Years later, in 1909, city planner
John Nolen would lament Doty's decision. "The impulse
to follow [L'Enfant's] plan of Washington [D.C.] was not an
altogether sound one," he wrote, "for the narrow
strip of irregular land in the Wisconsin wilderness, bounded
by irregular shore lines at places less than a mile apart,
called imperatively for a plan based primarily upon the peculiar
topography, and not for the mechanical and thoughtless application
of a fixed geometrical scheme."

Between Doty's time and Nolen's,
what is now the East Rail Corridor was known as the Great
Central Marsh a cattail marsh with sheets of open water.
Nineteenth-century residences on the East Isthmus clung to
the glacial ridges along Gorham St. and the Monona lakeshore.
The Great Central Marsh was considered a useless landscape
and a blight on the city; if filled, it would become potential
new real estate.
An
1883 Wisconsin State Journal editorial could not have made
the point more plainly when it argued, The [Great Central]
marsh is the natural seat for manufacturing industries ...
for land is cheap and plenty there for railroad, warehouse,
and factory purposes. From this time forward, there
appears to have been a strong consensus --indeed it was almost
a foregone conclusion -- that this area would become the factory
district. Madisonians firmly believed that smokestacks would
soon replace the cattails.
As the nation and Madison industrialized,
the Great Central Marsh was indeed filled, and factories,
infrastructure, and working-class housing were built on top.

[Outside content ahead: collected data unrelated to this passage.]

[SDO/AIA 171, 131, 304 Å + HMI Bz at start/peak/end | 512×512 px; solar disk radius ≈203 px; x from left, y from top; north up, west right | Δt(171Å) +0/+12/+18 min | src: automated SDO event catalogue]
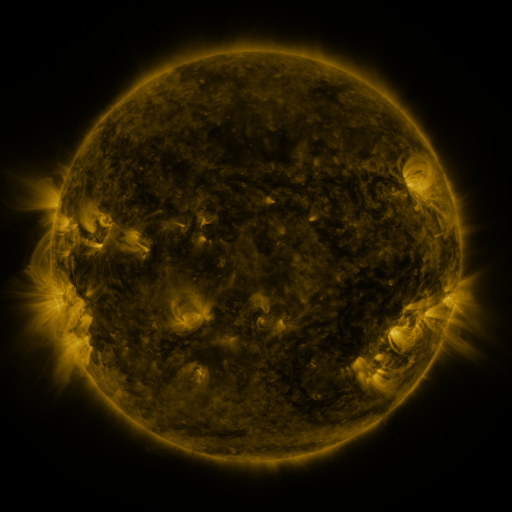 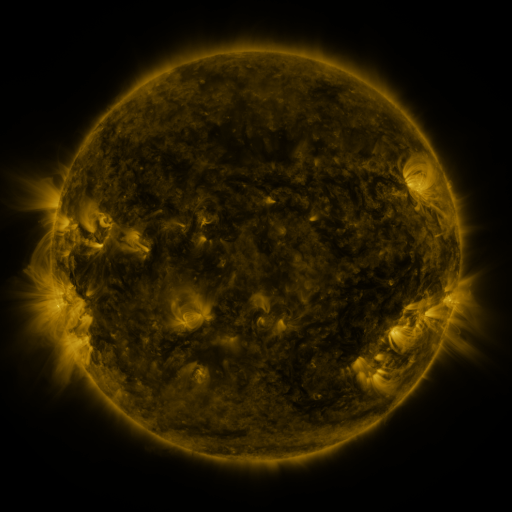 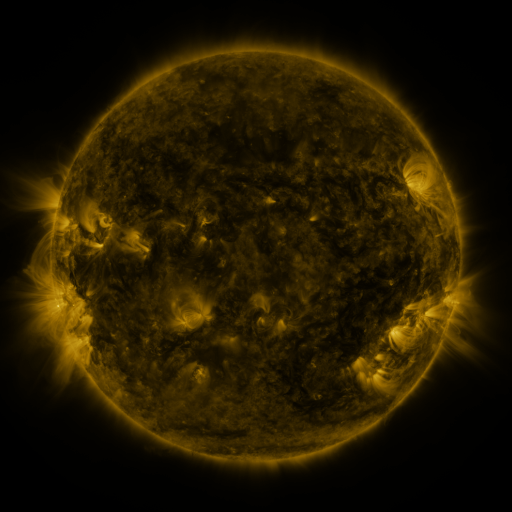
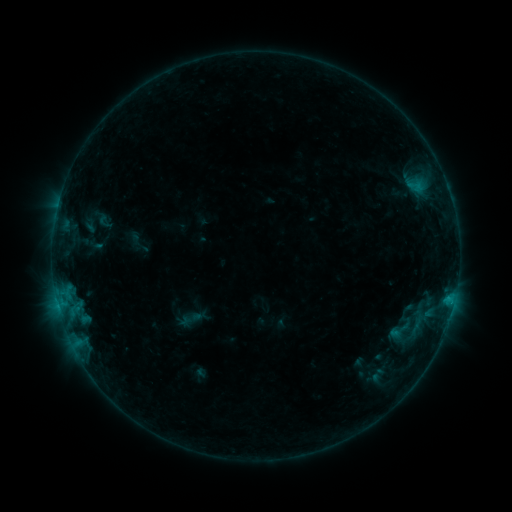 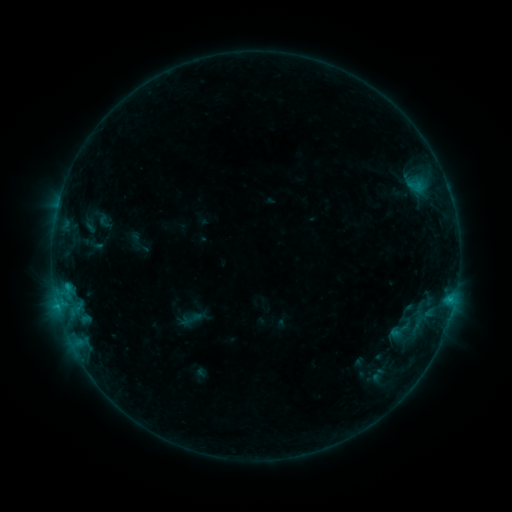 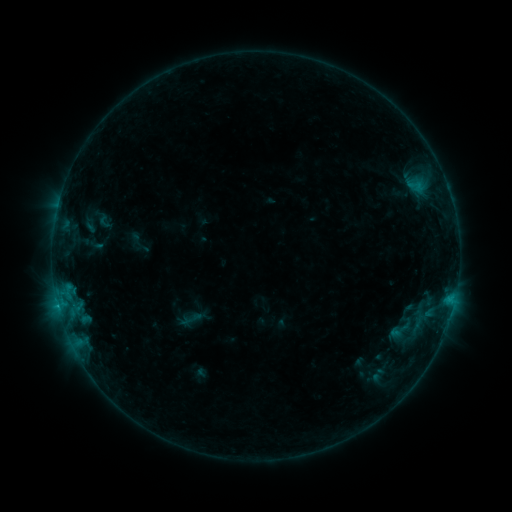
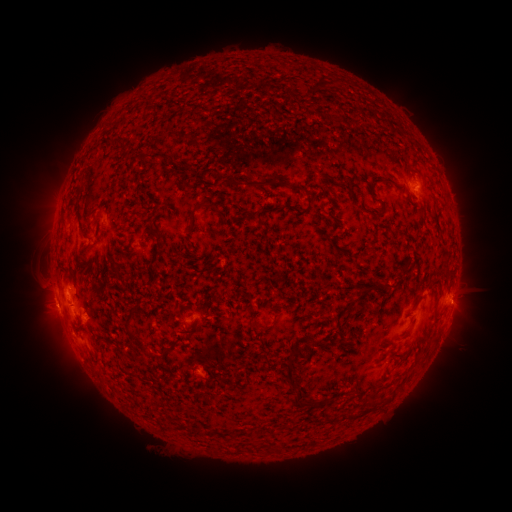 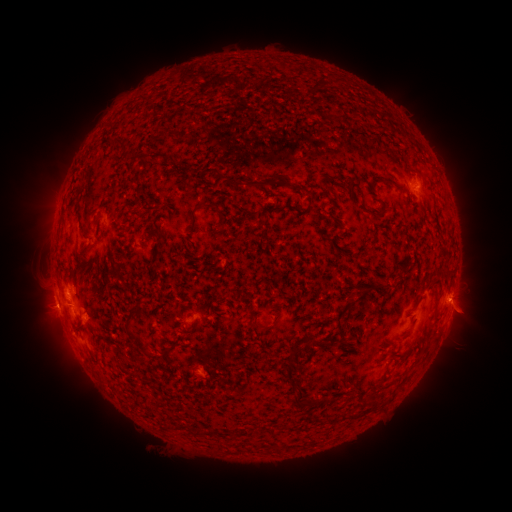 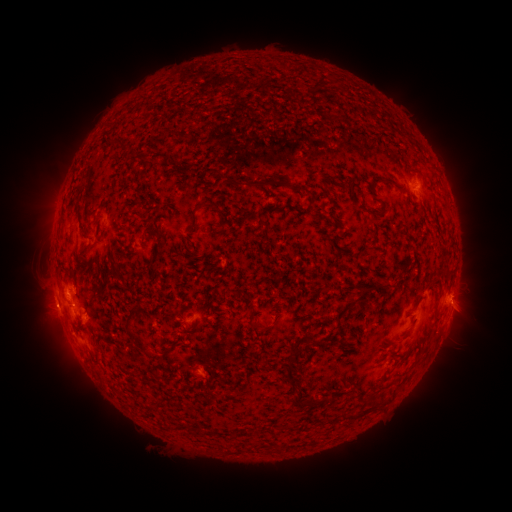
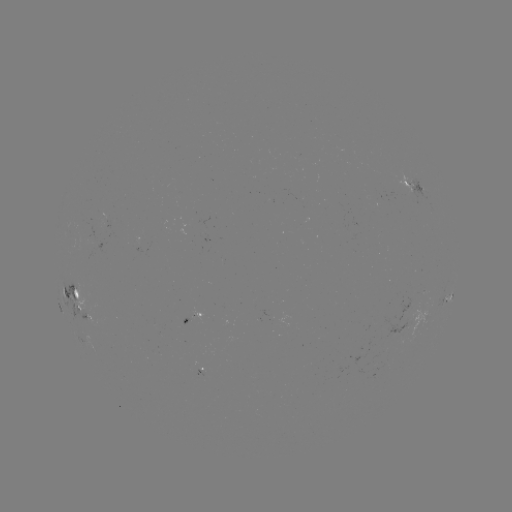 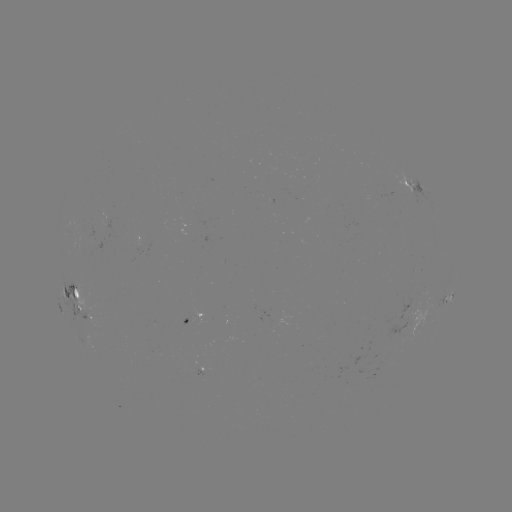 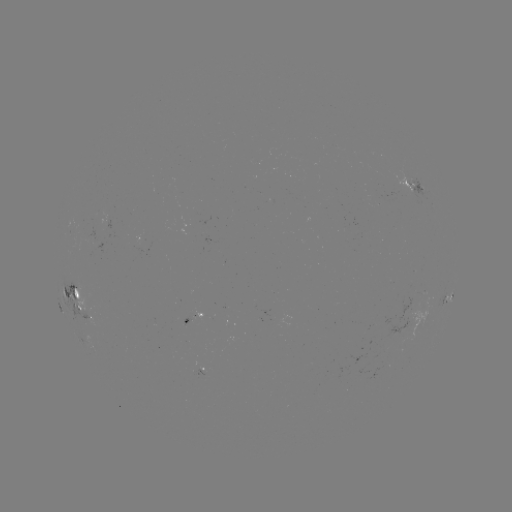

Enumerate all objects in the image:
B8.7 flare: (67, 284)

By the 1930s the wetlands had been transformed into a bustling
25-track railroad yard serving the citys Factory District.
In its manufacturing heyday, the East Rail Corridor made or
processed batteries, machine parts, and fire extinguishers;
lumber, coal, and oil; paint, hardware, and auto parts; cigars,
candy, and crackers. Workers lived in the low-lying flats
of the Tenney-Lapham neighborhood to the north or the Willy
Street-Marquette neighborhood to the south (areas that remain
wetlands, as any resident who has gone down their basement
steps after a rainstorm can tell you).

Between 1950 and 2000 all but two the
railroad tracks were removed, and most of the factories either
closed or relocated to more spacious suburban locations. (Today,
only Mautz Paint & Varnish, Research Products Corp., and
MG&E can trace their roots back to mid-century.) This
has left the land in the East Rail Corridor remarkably open,
underutilized, and relatively inexpensive. Much of it is devoted
to surface storage, surface parking, or is simply derelict.
Meanwhile, the once-working-class nearby neighborhoods now
increasingly house commuters to downtown, to the University
of Wisconsin, or to the suburbs, and rising housing costs
have begun changing neighborhood character.